> WHAT THE TASK ASKS: Rewrite the listing below, swapping every "winglet" for "wingtip" and leaving everything else unchanged.

(Data listing)
§
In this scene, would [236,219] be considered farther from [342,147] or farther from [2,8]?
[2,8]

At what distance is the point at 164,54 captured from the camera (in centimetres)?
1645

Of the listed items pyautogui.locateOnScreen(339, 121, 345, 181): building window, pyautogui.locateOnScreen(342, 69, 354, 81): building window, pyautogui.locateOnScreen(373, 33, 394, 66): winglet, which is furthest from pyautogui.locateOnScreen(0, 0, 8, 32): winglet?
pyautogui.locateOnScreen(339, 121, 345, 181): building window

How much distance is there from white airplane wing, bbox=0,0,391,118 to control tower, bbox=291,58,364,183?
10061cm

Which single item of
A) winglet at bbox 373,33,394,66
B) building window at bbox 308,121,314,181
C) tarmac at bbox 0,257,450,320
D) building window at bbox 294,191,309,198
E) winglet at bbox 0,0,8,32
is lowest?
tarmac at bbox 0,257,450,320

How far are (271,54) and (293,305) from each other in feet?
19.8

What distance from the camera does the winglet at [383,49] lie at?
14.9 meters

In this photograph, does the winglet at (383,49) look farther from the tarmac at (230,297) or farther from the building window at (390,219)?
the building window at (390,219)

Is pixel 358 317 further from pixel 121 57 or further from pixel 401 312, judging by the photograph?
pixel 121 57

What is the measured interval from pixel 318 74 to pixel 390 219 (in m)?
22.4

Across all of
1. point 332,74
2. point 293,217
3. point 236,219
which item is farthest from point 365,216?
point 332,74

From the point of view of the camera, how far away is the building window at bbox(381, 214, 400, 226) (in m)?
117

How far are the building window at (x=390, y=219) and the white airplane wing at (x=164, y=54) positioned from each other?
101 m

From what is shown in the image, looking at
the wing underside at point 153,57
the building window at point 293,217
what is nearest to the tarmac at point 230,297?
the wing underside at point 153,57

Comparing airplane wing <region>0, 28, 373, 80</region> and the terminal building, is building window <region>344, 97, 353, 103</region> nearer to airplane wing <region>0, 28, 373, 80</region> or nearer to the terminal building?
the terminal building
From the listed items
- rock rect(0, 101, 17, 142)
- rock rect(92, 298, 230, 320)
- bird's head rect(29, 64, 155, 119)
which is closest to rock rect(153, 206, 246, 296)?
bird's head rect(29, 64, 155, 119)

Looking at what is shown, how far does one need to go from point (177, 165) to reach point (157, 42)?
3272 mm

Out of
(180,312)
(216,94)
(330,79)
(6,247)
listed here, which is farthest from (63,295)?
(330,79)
§
> RESPONSE TO THE EXERCISE:
In this scene, would [236,219] be considered farther from [342,147] or farther from [2,8]?
[2,8]

At what distance is the point at 164,54 captured from the camera (in centimetres)?
1645

Of the listed items pyautogui.locateOnScreen(339, 121, 345, 181): building window, pyautogui.locateOnScreen(342, 69, 354, 81): building window, pyautogui.locateOnScreen(373, 33, 394, 66): wingtip, which is furthest from pyautogui.locateOnScreen(0, 0, 8, 32): wingtip?
pyautogui.locateOnScreen(339, 121, 345, 181): building window

How much distance is there from white airplane wing, bbox=0,0,391,118 to control tower, bbox=291,58,364,183?
10061cm

Which single item of
A) wingtip at bbox 373,33,394,66
B) building window at bbox 308,121,314,181
C) tarmac at bbox 0,257,450,320
D) building window at bbox 294,191,309,198
E) wingtip at bbox 0,0,8,32
is lowest?
tarmac at bbox 0,257,450,320

How far are (271,54) and (293,305) from each other in feet?
19.8

What distance from the camera does the wingtip at [383,49] lie at?
14.9 meters

In this photograph, does the wingtip at (383,49) look farther from the tarmac at (230,297) or farther from the building window at (390,219)?
the building window at (390,219)

Is pixel 358 317 further from pixel 121 57 or further from pixel 401 312, judging by the photograph?
pixel 121 57

What is the measured interval from pixel 318 74 to pixel 390 219 (in m)?
22.4

Across all of
1. point 332,74
2. point 293,217
3. point 236,219
which item is farthest from point 365,216?
point 332,74

From the point of view of the camera, how far away is the building window at bbox(381, 214, 400, 226) (in m)?
117

How far are the building window at (x=390, y=219) and the white airplane wing at (x=164, y=54) positioned from each other?
101 m

From what is shown in the image, looking at
the wing underside at point 153,57
the building window at point 293,217
what is nearest to the tarmac at point 230,297?
the wing underside at point 153,57

Comparing airplane wing <region>0, 28, 373, 80</region> and the terminal building, is building window <region>344, 97, 353, 103</region> nearer to airplane wing <region>0, 28, 373, 80</region> or nearer to the terminal building?
the terminal building
From the listed items
- rock rect(0, 101, 17, 142)
- rock rect(92, 298, 230, 320)
- bird's head rect(29, 64, 155, 119)
which is closest to rock rect(153, 206, 246, 296)?
bird's head rect(29, 64, 155, 119)

Looking at what is shown, how far does one need to go from point (177, 165) to reach point (157, 42)?
3272 mm

Out of
(180,312)
(216,94)
(330,79)
(6,247)
listed here, which is farthest from (63,295)?
(330,79)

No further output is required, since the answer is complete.